So I'm just shy of 33 weeks and there is something on my mind....
The last two sonograms (at 28 weeks and at 30 weeks), our little stinker has been breech. My doctor has reassured me that even the late "turners" can bounce around to different positions until about 35 weeks, so I shouldn't worry - but how can I not? From the last sono, William was measuring about 2 weeks larger than "normal". So could be potentially more difficult for him to turn to head-down position.
'Lil' Stinker' being breech leads us down the Cesarean route, instead of the natural path that I had hoped. I know women have c-sections everyday and I have complete faith in my doctors and my hospital to deliver my baby safely either way, but a c-section would certainly not be my first choice.
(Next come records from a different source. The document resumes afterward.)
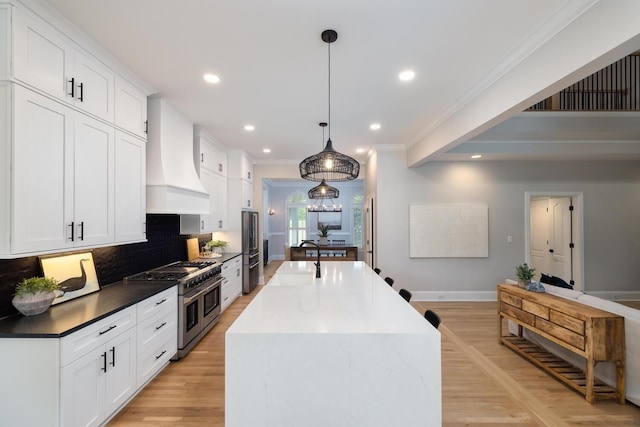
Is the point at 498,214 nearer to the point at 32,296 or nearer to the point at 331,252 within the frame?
the point at 331,252

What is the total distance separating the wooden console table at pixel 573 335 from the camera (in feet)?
7.48

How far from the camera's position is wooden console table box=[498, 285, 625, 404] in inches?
89.7

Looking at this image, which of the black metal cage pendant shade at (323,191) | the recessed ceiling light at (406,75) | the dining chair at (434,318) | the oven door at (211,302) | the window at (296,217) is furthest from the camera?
the window at (296,217)

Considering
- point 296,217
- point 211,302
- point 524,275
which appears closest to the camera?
point 524,275

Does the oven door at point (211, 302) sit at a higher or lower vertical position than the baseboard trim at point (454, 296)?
higher

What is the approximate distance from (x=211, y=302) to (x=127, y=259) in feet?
3.93

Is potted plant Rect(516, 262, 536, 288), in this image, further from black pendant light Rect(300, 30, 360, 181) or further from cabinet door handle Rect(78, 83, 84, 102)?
cabinet door handle Rect(78, 83, 84, 102)

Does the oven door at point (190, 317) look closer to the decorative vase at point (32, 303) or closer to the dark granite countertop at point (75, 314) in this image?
the dark granite countertop at point (75, 314)

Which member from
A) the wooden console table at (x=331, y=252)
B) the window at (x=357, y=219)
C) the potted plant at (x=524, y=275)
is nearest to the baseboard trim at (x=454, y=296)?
the wooden console table at (x=331, y=252)

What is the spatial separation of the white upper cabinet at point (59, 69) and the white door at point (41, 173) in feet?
0.37

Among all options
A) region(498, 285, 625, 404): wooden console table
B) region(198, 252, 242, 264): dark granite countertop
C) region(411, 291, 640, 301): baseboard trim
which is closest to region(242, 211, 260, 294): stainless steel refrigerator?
region(198, 252, 242, 264): dark granite countertop

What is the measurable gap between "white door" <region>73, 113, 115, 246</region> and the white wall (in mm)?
4113

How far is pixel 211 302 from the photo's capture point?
3.77m

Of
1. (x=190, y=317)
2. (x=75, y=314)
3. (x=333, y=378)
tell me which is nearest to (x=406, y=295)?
(x=333, y=378)
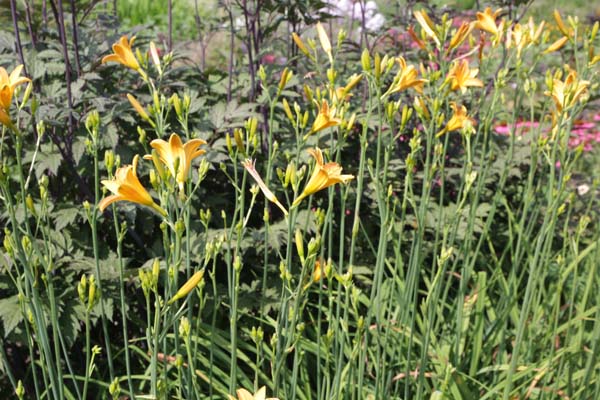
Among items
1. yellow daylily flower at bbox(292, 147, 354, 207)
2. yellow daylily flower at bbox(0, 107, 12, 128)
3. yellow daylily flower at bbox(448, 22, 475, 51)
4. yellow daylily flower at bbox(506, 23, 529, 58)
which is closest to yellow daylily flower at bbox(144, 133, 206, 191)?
yellow daylily flower at bbox(292, 147, 354, 207)

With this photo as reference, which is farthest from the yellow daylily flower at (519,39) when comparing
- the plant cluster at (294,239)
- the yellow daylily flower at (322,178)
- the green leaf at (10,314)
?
the green leaf at (10,314)

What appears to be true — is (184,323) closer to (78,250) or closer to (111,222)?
(78,250)

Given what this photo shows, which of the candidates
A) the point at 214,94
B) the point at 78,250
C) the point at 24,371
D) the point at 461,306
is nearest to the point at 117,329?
the point at 24,371

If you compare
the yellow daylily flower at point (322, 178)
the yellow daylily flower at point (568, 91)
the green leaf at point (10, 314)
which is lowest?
the green leaf at point (10, 314)

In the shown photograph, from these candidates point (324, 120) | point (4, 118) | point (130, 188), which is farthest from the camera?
point (324, 120)

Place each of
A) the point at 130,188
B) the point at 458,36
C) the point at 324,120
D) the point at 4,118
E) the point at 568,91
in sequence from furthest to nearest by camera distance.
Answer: the point at 458,36, the point at 568,91, the point at 324,120, the point at 4,118, the point at 130,188

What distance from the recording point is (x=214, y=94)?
288 centimetres

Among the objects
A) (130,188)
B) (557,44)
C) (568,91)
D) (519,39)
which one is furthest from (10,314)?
(557,44)

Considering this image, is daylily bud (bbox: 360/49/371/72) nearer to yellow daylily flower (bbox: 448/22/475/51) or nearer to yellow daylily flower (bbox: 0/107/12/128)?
yellow daylily flower (bbox: 448/22/475/51)

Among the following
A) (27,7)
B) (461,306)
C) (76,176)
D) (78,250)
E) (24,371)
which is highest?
(27,7)

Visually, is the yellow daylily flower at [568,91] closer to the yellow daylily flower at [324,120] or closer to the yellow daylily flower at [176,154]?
the yellow daylily flower at [324,120]

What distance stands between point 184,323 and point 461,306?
1100mm

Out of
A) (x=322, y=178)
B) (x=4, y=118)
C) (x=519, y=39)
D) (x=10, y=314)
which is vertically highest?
(x=519, y=39)

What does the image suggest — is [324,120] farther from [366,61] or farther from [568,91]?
[568,91]
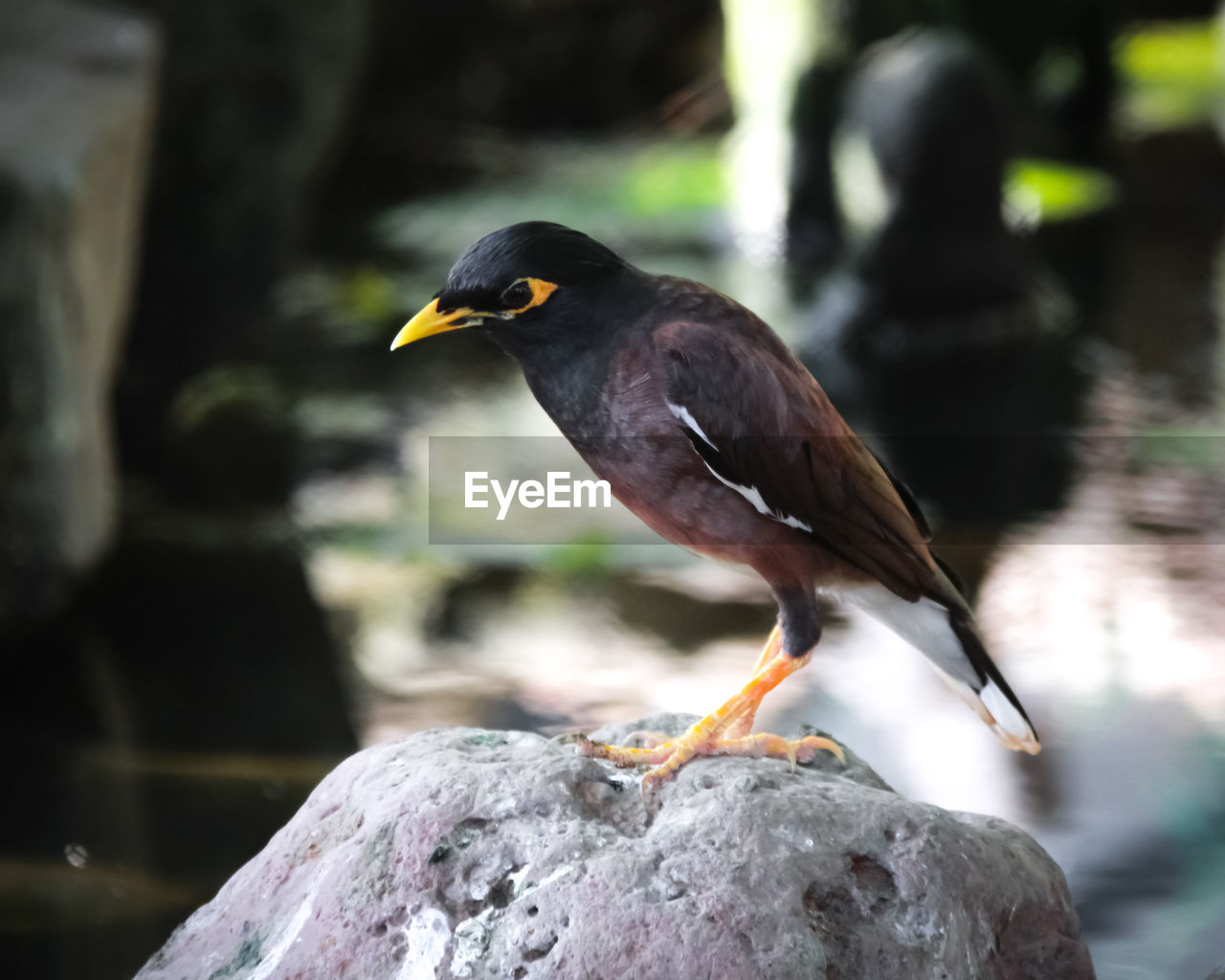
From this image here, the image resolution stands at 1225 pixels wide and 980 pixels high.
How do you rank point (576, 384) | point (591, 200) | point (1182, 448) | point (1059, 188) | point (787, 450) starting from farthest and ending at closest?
1. point (1059, 188)
2. point (591, 200)
3. point (1182, 448)
4. point (787, 450)
5. point (576, 384)

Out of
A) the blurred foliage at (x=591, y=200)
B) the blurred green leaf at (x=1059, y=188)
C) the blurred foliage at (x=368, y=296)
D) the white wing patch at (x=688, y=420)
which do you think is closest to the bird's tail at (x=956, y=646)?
the white wing patch at (x=688, y=420)

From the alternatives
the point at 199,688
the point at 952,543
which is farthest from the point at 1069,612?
the point at 199,688

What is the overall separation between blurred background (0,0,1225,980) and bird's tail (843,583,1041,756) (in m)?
0.79

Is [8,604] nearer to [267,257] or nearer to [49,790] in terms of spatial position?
[49,790]

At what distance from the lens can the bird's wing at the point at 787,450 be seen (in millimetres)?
2137

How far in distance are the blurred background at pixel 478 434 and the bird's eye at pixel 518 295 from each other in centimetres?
186

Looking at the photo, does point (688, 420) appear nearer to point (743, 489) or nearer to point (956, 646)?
point (743, 489)

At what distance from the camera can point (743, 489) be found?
2205 mm

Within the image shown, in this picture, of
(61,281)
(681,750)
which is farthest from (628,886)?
(61,281)

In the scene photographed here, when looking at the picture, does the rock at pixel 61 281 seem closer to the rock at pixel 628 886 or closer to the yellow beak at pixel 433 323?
the rock at pixel 628 886

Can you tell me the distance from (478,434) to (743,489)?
3.56 meters

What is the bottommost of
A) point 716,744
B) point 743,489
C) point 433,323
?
point 716,744

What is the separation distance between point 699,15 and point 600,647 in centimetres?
735

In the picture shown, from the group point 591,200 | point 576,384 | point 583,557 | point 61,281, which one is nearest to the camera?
point 576,384
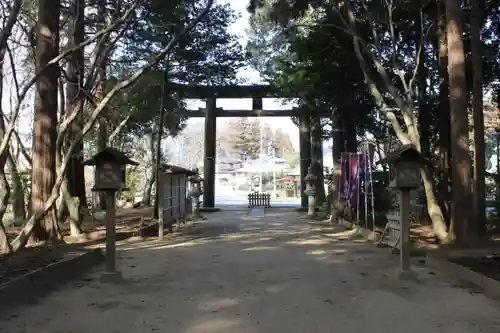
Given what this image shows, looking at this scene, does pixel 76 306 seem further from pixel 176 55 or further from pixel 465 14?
pixel 176 55

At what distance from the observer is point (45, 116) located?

I'm more nervous about the procedure in general and about my recovery from the surgery. Mostly what I am worried about is not being able to experience the delivery in the same way as I could have by having a vaginal delivery. More than anything, I am looking forward to pushing and delivering our baby and having him brought immediately to my chest and being able to start nursing soon afterwards. That's the moment I have dreamed of before I was pregnant! Cesarean babies may need to be tended to a little more and I'll need to stay in the OR to be stitched up while Adam heads to the nursery with the little guy and I can hope to be able to start nursing while in recovery.
Today's appointment, the doctor wasn't sure, but he thought perhaps he was head-down. We will be able to confirm in a few weeks (at around 36 weeks) with another sono to get estimated weight and position.
I am crossing my fingers and my toes that little man turns and can come into this world with the least amount of medical intervention possible!!